MOTOR Plus-online.com - Presiden Joko Widodo (Jokowi) akan naikkan harga BBM subsidi alias Pertalite dan Solar minggu depan, ekonom bereaksi bilang begini.
Rencana kenaikan harga BBM subsidi Pertalite dan Solar makin nyaring terdengar.
Presiden Jokowi kemungkinan akan mengumumkan kenaikan harga BBM subsidi Pertalite dan Solar minggu depan.
Rencana Presiden Jokowi menaikkan harga BBM subsidi Pertalite dan Solar minggu depan dibeberkan Menteri Koodinator Kemaritiman dan Investasi (Menko Marves) Luhut Binsar Pandjaitan pada Jumat (19/8/2022).
Menurut pemerintah, harga BBM subsidi saat ini telah membebani Anggaran Pendapatan dan Belanja Negara (APBN) hingga Rp 502 triliun.
Lalu bagaimana pendapat ekonom tentang rencana kenaikan harga BBM subsidi ini?
Ekonom sekaligus Direktur Center of Economics and Law Studies (Celios) Bhima Yudhistira mengatakan, rencana kenaikan harga BBM subsidi harus dicermati dengan baik oleh pemerintah.
Bhima Yudhistira mempertanyakan, apakah masyarakat kurang mampu akan siap dengan kenaikan ini.
Baca Juga: Harga Pertalite Naik Jadi Rp 10 Ribu, Tetap Lebih Murah dari Negara ASEAN Lainnya?
Terlebih setelah inflasi bahan pangan menyentuh 11 persen secara tahunan per Juli 2022.
"Kenaikan harga BBM jenis subsidi terutama Pertalite tolong benar-benar dicermati baik-baik oleh pemerintah," ujar Bhima dikutip dari Kompas.com, Sabtu (20/8/2022).
"Apa kondisi masyarakat miskin saat ini siap hadapi kenaikan harga BBM, setelah inflasi bahan pangan hampir sentuh 11 persen secara tahunan per Juli 2022," sambungnya.
Kata dia, masyarakat kelas menengah rentan terdampak rencana kenaikan harga BBM subsidi.
"Mungkin sebelumnya mereka kuat beli Pertamax, tapi sekarang mereka migrasi ke Pertalite, dan kalau harga Pertalite juga ikut naik maka kelas menengah akan korbankan belanja lain," lanjut Bhima Yudhistira.
Ia mencontohkan, yang awalnya masyarakat memiliki rencana membeli rumah melalui Kredit Pemilikan Rumah (KPR) hingga menyisihkan uang untuk memulai usaha baru, akhirnya uang yang dimiliki harus tergerus untuk membeli bensin.

— Soal Latihan —
1 > Menurut pemerintah dalam teks berita tentang rencana kenaikan harga BBM subsidi, berapa beban harga BBM subsidi terhadap APBN?
2 > Hitung jumlah baris entri yang memuat kata "vegetation". Tuliskan angkanya saja.
Teks berita dan entri yang menyertainya berasal dari sumber yang berbeda.

— Data yang Diberikan —
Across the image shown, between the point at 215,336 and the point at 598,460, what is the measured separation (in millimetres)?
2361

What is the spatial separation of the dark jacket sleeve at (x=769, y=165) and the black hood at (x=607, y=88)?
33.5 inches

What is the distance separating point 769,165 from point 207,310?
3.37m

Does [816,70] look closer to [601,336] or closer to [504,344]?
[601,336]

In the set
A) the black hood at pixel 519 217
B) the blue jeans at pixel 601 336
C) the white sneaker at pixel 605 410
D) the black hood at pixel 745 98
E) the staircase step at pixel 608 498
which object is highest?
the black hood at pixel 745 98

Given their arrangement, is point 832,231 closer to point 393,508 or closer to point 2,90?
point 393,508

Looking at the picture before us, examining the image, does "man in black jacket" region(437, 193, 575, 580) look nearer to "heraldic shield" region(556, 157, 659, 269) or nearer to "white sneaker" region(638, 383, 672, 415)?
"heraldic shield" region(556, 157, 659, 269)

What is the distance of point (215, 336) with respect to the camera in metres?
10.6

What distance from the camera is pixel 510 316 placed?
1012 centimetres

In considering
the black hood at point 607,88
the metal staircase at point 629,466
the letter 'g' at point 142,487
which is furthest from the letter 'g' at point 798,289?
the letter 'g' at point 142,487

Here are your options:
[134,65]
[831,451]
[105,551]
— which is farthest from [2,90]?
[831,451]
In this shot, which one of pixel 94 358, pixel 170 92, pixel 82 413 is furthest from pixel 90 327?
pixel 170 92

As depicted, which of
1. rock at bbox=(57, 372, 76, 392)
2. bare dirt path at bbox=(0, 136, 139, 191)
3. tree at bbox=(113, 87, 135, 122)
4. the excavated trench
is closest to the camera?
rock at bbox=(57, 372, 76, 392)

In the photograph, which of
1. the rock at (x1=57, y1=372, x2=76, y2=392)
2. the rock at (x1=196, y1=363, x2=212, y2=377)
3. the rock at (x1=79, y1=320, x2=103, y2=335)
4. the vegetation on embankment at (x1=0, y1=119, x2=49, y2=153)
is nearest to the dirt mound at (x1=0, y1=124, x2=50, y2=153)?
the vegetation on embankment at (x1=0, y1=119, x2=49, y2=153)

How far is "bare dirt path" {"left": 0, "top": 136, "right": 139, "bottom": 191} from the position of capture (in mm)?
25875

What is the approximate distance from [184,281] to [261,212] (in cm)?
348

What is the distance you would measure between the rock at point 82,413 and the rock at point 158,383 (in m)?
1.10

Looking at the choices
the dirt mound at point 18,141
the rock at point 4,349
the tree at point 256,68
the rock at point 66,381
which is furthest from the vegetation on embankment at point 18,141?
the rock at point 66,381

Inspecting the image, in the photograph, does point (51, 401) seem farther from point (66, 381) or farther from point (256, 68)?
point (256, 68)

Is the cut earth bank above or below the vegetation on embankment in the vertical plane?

— Kunci Jawaban —
1 > Hingga Rp 502 triliun.

2 > 4